Il s'appelle Heinrich von Pierer.
Outre-rhin, quand il était "jeune homme", je prends
le risque d'affirmer que toutes les "mutti" en rêvaient
pour gendre. Il y aurait bien eu des mamans "bien de chez nous"
qui auraient fait de même... La trahison est une vieille histoire.
Heinrich nous ouvre son coeur : "Dans
mes relations avec la France, je me suis souvent senti comme un amant
éconduit !"
Encore heureux! Heinrich von Pierer est président du directoire
du groupe allemand Siemens... Cela devrait vous rappeler quelque chose.
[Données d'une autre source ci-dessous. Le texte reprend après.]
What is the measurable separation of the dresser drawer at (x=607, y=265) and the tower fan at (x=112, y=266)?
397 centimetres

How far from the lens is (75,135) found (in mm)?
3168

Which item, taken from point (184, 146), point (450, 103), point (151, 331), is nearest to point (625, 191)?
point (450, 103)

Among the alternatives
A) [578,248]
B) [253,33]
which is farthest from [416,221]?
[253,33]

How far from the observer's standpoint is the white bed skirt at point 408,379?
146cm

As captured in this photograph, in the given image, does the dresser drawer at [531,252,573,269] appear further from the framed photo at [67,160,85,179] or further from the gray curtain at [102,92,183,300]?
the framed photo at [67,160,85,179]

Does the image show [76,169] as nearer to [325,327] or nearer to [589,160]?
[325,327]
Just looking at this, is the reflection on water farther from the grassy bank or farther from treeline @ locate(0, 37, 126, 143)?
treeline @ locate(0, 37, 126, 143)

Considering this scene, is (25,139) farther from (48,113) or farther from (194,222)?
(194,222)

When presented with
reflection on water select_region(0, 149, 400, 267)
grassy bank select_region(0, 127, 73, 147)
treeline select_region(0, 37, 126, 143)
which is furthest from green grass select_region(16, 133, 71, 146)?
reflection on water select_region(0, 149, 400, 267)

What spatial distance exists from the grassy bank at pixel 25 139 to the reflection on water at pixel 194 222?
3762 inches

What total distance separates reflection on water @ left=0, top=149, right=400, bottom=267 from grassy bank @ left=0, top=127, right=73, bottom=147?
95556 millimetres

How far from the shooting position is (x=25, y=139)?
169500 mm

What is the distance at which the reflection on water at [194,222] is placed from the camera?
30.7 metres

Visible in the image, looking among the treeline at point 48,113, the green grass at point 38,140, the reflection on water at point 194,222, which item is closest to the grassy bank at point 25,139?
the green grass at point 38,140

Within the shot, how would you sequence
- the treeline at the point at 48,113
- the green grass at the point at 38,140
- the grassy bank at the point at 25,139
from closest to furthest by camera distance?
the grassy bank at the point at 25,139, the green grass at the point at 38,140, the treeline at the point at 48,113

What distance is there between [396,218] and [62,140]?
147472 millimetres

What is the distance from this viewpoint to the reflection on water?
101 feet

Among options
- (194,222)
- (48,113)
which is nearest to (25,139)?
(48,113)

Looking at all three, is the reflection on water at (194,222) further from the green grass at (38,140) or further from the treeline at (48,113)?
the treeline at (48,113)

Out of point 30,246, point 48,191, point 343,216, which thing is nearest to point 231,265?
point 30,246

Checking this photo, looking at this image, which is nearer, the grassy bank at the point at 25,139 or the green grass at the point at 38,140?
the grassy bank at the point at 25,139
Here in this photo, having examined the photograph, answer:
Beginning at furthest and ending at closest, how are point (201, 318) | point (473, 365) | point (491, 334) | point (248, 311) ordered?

Siemens, c'est l'aigle qui lorgne sur Alstom, avec la bénédiction
de Bruxelles.
Le président de Siemens France, Philippe Carli a des objectifs
clairs: "renforcer notre identité
française et régionale", et ce pour accroître
"de 30% notre activité sous
trois ans".
L'aigle Heinrich a apporté dans ses serres 400 millions d'euros
d'investissements, dont une partie sera dépensée dans
le cadre d'une campagne de communication, afin de nous faire oublier
les mauvaises impressions laissées il y a quelques mois... Soyons
rassurés, Heinrich pourrait faire mieux. Il nous prévient
que ces 400 millions d'euros ne prennent pas en compte : "d'éventuelles
opportunités de croissance externe qui pourraient se présenter
et accélérer le développement de Siemens France".
Amant éconduit, Heinrich est surtout un incompris: "Notre
engagement sur le dossier Alstom n'a pas toujours été
bien interprété..." "Je comprends l'attitude
du gouvernement français et d'Alstom qui ont tout fait pour protéger
les emplois. Dans la durée, seules les solutions appliquées
au marché et à la concurrence sont viables. Je souhaite
à Alstom qu'il parvienne à préserver ses emplois
sur la durée."
Redoutable, sur un air de petite musique de chambre...
Siemens est une grande "entreprise", héritière
d'un grand savoir faire.
Elle a réussi en Allemagne, à imposer dans deux de ses
usines, le passage à 40 heures de travail par semaine au lieu
de 35 heures, et ce sans compensation salariale.
Heinrich von Pierer est précis. Pour la France, c'est Philippe
Carli le patron, mais : "Nous lui disons
d'augmenter la productivité et, si possible de garder les emplois."
Je ne sais pas pourquoi, mais j'ai l'intuition qu’Heinrich et
Philippe, sont des adeptes du "Oui" à la Constitution...
(Pour le coup, je ne suis pas sûr que cette nouvelle parue dans"
les Echos" du 12/10/004, soit une bonne nouvelle)
Portemont, le lundi 1er novembre,
en ce jour de la Toussaint, a.d. 2004.